Historic house in Ohio, United States

The Charles Fay House is a historic residence in the city of Wyoming, Ohio, United States. Erected in the late nineteenth century, it was originally the home of one of the city's leading educators, and it has been designated a historic site because of its distinctive architecture.

==Architecture==
Designed in the Stick-Eastlake style and built of wood on a stone foundation, the Fay House is one of Wyoming's best Victorian residences from an architectural point of view. Among its most distinctive features is its roofline: it is primarily covered with a hip roof, there are three different gabled sections, one of which is composed of two corbelled chimneys. Exquisite "gingerbread" carvings decorate the many bargeboards, while most of the rest of the house is covered with simple wooden weatherboarding. The house has been expanded since its 1875 construction: two small bays (one on the eastern side, and one on the front) were seemingly added in the 1890s, and a small front porch and a small rear shed were also attached to the house after its completion.

==Historic context==
Good transportation is a leading reason for Wyoming's prosperity. The city lies near the old pre-statehood road that connected Cincinnati with locations farther north, such as Fort Hamilton and Fallen Timbers. Curves in the road were cut off in 1806, forming a new road that is today followed by Springfield Pike through central Wyoming. Improvements in the 1830s only enhanced its importance. By this time, another mode of transportation had become significant: the Miami and Erie Canal was built a short distance to the east in 1828, and the village of Lockland grew up along its side. Railroads reached the city in 1851 with the construction of the Cincinnati, Hamilton, and Dayton Railroad on the border between Lockland and Wyoming.

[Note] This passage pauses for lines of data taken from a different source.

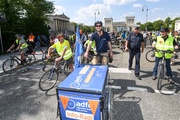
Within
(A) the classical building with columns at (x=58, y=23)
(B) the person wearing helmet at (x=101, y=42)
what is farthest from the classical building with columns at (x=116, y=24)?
(B) the person wearing helmet at (x=101, y=42)

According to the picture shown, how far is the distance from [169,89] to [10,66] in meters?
7.35

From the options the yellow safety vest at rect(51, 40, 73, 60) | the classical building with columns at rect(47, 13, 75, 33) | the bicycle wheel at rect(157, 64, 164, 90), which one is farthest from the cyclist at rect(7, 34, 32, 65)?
the classical building with columns at rect(47, 13, 75, 33)

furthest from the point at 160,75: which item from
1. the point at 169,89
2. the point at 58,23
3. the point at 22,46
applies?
the point at 58,23

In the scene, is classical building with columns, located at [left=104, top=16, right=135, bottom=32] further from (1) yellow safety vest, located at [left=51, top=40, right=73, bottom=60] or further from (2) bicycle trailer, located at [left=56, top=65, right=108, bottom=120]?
(2) bicycle trailer, located at [left=56, top=65, right=108, bottom=120]

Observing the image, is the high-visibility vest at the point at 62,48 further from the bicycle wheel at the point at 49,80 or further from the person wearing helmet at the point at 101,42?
the person wearing helmet at the point at 101,42

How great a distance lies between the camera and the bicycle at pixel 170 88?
5.04 meters

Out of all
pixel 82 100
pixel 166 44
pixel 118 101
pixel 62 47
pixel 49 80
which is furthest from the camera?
pixel 62 47

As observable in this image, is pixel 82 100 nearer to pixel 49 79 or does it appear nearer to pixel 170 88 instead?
pixel 49 79

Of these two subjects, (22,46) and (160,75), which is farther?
(22,46)

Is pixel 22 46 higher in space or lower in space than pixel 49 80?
higher

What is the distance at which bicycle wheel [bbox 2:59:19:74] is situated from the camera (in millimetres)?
8123

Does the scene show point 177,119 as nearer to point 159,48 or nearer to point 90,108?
point 90,108

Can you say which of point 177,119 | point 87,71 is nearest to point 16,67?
point 87,71

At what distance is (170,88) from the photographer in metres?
5.33
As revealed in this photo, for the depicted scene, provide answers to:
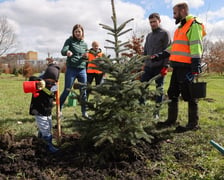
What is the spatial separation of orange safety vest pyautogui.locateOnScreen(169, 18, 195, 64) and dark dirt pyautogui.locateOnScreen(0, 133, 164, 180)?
1774 millimetres

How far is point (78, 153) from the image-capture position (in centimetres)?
317

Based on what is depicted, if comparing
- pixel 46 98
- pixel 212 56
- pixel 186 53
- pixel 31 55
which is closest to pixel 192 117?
pixel 186 53

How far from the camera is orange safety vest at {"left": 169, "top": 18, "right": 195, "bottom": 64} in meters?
4.20

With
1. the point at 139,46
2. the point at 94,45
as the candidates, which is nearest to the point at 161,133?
the point at 94,45

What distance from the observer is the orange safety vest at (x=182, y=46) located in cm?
420

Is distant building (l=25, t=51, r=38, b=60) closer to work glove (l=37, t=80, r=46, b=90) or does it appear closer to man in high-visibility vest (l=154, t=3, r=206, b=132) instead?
man in high-visibility vest (l=154, t=3, r=206, b=132)

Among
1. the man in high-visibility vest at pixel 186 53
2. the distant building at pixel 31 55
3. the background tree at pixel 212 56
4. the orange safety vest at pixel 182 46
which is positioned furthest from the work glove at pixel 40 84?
the distant building at pixel 31 55

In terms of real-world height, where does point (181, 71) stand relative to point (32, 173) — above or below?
above

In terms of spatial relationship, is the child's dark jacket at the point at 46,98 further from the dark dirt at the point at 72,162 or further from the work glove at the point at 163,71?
the work glove at the point at 163,71

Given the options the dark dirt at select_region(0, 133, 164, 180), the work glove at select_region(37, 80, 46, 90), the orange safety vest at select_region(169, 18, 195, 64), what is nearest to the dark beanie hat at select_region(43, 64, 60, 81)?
the work glove at select_region(37, 80, 46, 90)

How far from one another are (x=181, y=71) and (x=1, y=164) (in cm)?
333

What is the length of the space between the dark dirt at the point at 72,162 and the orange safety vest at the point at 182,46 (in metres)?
1.77

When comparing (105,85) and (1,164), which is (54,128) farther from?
(105,85)

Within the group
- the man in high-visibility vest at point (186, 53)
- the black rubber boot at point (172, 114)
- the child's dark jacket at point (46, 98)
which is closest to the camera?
the child's dark jacket at point (46, 98)
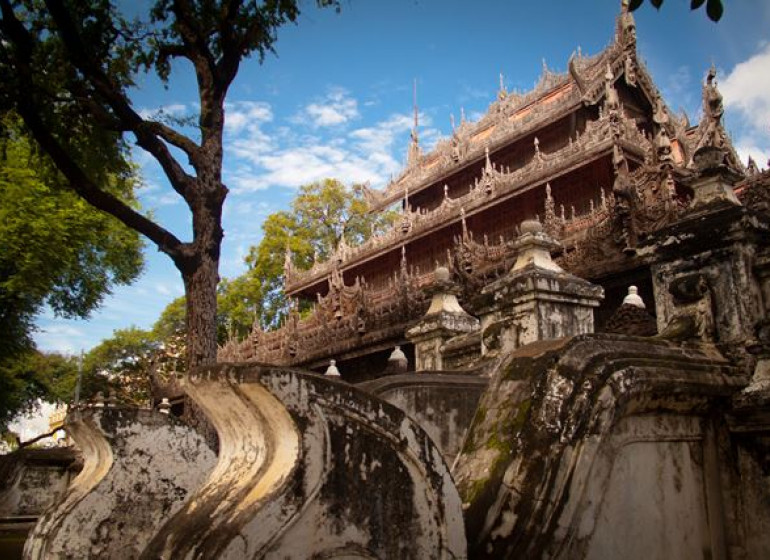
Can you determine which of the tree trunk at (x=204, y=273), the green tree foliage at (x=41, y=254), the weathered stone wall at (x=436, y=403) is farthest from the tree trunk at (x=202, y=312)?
the green tree foliage at (x=41, y=254)

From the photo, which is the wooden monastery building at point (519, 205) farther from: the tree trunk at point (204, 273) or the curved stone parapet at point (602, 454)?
the curved stone parapet at point (602, 454)

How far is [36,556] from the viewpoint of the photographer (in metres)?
3.79

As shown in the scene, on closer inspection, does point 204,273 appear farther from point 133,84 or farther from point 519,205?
point 519,205

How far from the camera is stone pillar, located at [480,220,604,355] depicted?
5.68m

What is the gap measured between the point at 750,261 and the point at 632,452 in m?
1.45

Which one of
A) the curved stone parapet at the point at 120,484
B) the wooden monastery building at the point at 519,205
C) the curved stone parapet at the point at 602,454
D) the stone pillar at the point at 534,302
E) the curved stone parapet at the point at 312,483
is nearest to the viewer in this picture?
the curved stone parapet at the point at 312,483

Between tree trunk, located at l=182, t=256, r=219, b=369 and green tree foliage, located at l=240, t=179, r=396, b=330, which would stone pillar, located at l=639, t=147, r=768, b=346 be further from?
green tree foliage, located at l=240, t=179, r=396, b=330

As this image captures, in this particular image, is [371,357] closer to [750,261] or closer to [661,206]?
[661,206]

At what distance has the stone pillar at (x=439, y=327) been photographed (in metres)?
7.66

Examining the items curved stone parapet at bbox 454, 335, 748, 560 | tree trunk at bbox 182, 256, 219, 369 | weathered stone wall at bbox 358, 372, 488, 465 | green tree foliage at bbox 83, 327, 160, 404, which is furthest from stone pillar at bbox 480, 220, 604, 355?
green tree foliage at bbox 83, 327, 160, 404

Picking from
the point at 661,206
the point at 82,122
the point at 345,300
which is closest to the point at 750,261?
the point at 661,206

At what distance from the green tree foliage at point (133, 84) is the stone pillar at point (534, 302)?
405 cm

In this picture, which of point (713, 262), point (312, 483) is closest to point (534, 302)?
point (713, 262)

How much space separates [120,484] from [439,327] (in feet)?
14.4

Because of Wyoming's proximity to the industry of Lockland, its easy transportation to the booming city of Cincinnati, and its pleasant scenery, many wealthy industrialists purchased local farms and built grand country houses. Most such houses were built in the Wyoming Hills area, west of Springfield Pike; growth in this area continued until the coming of the Great Depression. Charles Fay was himself not a businessman; when Wyoming established a school system in 1882, he was appointed the principal, and he remained in this office until 1922.

==Historic site==
In 1979, a local historic preservation group began a citywide survey to identify Wyoming's historic buildings, and this effort culminated with a multiple property submission of eighteen houses, the Wyoming Presbyterian Church, and one historic district to the National Register of Historic Places in 1985. Along with all but one of the other properties, the Fay House was listed on the Register in the following year, qualifying because of its historically significant architecture. It is one of five Reily Road houses included in this group, along with the Luethstrom-Hurin House, the John C. Pollock House, the Louis Sawyer House, and the William Stearns House.